Image and question entries
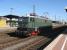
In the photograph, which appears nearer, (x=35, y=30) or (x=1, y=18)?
(x=35, y=30)

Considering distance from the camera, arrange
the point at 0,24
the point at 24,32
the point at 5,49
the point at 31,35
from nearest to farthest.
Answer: the point at 5,49 < the point at 24,32 < the point at 31,35 < the point at 0,24

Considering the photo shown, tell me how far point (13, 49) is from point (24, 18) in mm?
14011

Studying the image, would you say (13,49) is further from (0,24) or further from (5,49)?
(0,24)

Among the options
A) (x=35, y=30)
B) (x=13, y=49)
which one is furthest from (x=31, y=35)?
(x=13, y=49)

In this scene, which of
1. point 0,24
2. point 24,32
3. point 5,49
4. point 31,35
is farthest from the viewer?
point 0,24

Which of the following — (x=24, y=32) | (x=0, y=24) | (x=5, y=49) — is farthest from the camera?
(x=0, y=24)

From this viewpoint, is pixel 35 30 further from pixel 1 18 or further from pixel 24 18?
pixel 1 18

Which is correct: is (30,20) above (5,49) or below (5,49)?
above

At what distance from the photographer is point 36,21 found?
34.3m

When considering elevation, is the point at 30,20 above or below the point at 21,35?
above

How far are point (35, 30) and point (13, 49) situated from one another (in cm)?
1537

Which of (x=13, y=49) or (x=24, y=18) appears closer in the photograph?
(x=13, y=49)

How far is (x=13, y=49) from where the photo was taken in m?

▸ **WHAT THE TASK REQUIRES**
Recast the lines of the entries above, starting with the line that contains "From this viewpoint, is" and running through the end of the entries, both ends included, as a Markdown table with the columns Row and Line. Number each row and leave out blank lines.

▸ **OUTPUT FOR THIS EXERCISE**
| Row | Line |
|---|---|
| 1 | From this viewpoint, is pixel 35 30 further from pixel 1 18 or further from pixel 24 18? |
| 2 | pixel 1 18 |
| 3 | Which is correct: is (30,20) above (5,49) or below (5,49)? |
| 4 | above |
| 5 | At what distance from the photographer is point 36,21 found? |
| 6 | 34.3m |
| 7 | When considering elevation, is the point at 30,20 above or below the point at 21,35? |
| 8 | above |
| 9 | How far are point (35, 30) and point (13, 49) situated from one another (in cm)? |
| 10 | 1537 |
| 11 | Which of (x=13, y=49) or (x=24, y=18) appears closer in the photograph? |
| 12 | (x=13, y=49) |
| 13 | How far is (x=13, y=49) from where the photo was taken in m? |